◆ Task goal
Would you repeat each line below precisely as it stands?

[Source records]

+++

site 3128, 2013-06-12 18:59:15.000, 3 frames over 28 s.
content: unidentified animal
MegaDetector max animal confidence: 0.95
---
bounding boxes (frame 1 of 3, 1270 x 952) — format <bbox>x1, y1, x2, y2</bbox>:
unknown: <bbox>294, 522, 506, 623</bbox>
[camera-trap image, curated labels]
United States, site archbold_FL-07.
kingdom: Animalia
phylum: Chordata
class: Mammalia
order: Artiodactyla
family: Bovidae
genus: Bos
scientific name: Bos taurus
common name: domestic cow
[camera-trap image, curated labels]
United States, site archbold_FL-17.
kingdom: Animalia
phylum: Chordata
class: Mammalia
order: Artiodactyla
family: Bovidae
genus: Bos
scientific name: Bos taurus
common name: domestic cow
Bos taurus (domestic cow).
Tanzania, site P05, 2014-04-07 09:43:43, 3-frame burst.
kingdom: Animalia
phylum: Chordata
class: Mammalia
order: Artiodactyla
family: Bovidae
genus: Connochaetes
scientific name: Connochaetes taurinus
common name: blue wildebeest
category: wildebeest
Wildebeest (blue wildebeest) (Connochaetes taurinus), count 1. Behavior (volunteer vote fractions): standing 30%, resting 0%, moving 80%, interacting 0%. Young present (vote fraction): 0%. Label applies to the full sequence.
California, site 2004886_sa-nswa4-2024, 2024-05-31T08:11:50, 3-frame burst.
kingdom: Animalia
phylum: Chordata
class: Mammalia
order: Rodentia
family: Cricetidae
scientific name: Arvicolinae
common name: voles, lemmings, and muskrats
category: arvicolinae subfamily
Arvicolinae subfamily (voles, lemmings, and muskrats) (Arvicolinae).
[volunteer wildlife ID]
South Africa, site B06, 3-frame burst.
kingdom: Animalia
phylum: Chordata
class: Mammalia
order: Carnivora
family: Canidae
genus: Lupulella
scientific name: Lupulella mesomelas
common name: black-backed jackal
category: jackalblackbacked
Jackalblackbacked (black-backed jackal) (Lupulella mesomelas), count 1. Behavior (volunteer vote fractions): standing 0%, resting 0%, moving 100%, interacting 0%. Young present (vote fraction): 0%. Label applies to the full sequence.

+++

◆ The completed task
site 3128, 2013-06-12 18:59:15.000, 3 frames over 28 s.
content: unidentified animal
MegaDetector max animal confidence: 0.95
---
bounding boxes (frame 1 of 3, 1270 x 952) — format <bbox>x1, y1, x2, y2</bbox>:
unknown: <bbox>294, 522, 506, 623</bbox>
[camera-trap image, curated labels]
United States, site archbold_FL-07.
kingdom: Animalia
phylum: Chordata
class: Mammalia
order: Artiodactyla
family: Bovidae
genus: Bos
scientific name: Bos taurus
common name: domestic cow
[camera-trap image, curated labels]
United States, site archbold_FL-17.
kingdom: Animalia
phylum: Chordata
class: Mammalia
order: Artiodactyla
family: Bovidae
genus: Bos
scientific name: Bos taurus
common name: domestic cow
Bos taurus (domestic cow).
Tanzania, site P05, 2014-04-07 09:43:43, 3-frame burst.
kingdom: Animalia
phylum: Chordata
class: Mammalia
order: Artiodactyla
family: Bovidae
genus: Connochaetes
scientific name: Connochaetes taurinus
common name: blue wildebeest
category: wildebeest
Wildebeest (blue wildebeest) (Connochaetes taurinus), count 1. Behavior (volunteer vote fractions): standing 30%, resting 0%, moving 80%, interacting 0%. Young present (vote fraction): 0%. Label applies to the full sequence.
California, site 2004886_sa-nswa4-2024, 2024-05-31T08:11:50, 3-frame burst.
kingdom: Animalia
phylum: Chordata
class: Mammalia
order: Rodentia
family: Cricetidae
scientific name: Arvicolinae
common name: voles, lemmings, and muskrats
category: arvicolinae subfamily
Arvicolinae subfamily (voles, lemmings, and muskrats) (Arvicolinae).
[volunteer wildlife ID]
South Africa, site B06, 3-frame burst.
kingdom: Animalia
phylum: Chordata
class: Mammalia
order: Carnivora
family: Canidae
genus: Lupulella
scientific name: Lupulella mesomelas
common name: black-backed jackal
category: jackalblackbacked
Jackalblackbacked (black-backed jackal) (Lupulella mesomelas), count 1. Behavior (volunteer vote fractions): standing 0%, resting 0%, moving 100%, interacting 0%. Young present (vote fraction): 0%. Label applies to the full sequence.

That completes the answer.